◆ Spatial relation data

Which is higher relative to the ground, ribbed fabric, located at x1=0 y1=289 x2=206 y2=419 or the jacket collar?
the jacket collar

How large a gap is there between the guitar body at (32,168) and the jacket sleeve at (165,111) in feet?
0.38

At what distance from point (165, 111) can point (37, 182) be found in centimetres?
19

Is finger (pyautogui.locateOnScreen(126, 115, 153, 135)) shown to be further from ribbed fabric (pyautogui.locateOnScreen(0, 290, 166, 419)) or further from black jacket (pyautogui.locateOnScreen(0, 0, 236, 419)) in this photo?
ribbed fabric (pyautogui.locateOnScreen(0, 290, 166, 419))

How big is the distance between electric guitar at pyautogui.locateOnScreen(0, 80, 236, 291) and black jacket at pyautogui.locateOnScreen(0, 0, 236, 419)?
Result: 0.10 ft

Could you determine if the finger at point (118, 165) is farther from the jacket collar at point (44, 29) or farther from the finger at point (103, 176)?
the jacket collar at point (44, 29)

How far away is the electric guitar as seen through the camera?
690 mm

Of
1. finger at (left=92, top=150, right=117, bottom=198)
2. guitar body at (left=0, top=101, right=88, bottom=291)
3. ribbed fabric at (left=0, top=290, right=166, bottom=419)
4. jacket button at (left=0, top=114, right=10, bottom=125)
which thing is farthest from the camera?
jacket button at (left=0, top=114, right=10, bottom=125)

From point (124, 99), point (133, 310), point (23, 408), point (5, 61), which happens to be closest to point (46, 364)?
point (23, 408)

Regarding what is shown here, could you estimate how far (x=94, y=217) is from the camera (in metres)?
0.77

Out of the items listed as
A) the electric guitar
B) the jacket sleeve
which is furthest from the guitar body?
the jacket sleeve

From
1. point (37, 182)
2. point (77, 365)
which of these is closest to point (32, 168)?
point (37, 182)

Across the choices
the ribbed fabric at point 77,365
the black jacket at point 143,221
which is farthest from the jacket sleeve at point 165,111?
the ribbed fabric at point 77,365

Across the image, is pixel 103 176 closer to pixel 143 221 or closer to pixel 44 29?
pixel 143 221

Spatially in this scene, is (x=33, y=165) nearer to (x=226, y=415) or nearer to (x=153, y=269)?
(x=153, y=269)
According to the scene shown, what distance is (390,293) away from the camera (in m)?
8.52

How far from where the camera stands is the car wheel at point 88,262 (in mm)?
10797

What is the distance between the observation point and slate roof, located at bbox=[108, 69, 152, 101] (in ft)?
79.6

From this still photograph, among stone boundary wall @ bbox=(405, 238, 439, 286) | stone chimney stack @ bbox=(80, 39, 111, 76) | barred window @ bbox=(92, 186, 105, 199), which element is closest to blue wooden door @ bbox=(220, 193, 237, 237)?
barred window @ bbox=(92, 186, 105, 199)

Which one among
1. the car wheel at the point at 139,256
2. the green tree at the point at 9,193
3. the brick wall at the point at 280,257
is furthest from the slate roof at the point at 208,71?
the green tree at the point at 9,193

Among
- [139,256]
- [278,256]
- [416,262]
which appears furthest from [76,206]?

◆ TASK DIRECTIONS
Make an exact copy of every line from the one with "According to the" to the end of the data, with the first and last of those lines included.

◆ ANSWER BELOW
According to the scene shown, what distance is (390,293) away from the camera (in m)?
8.52

How far from where the camera stands is the car wheel at point 88,262 (in mm)?
10797

What is the distance between the observation point and slate roof, located at bbox=[108, 69, 152, 101] (in ft)?
79.6

From this still photograph, among stone boundary wall @ bbox=(405, 238, 439, 286) | stone chimney stack @ bbox=(80, 39, 111, 76) | barred window @ bbox=(92, 186, 105, 199), which element is closest to blue wooden door @ bbox=(220, 193, 237, 237)?
barred window @ bbox=(92, 186, 105, 199)

Which one among
1. the car wheel at the point at 139,256
2. the green tree at the point at 9,193
3. the brick wall at the point at 280,257
is furthest from the slate roof at the point at 208,71?
the green tree at the point at 9,193

Among
- [139,256]
- [278,256]
- [416,262]
which appears furthest from [76,206]?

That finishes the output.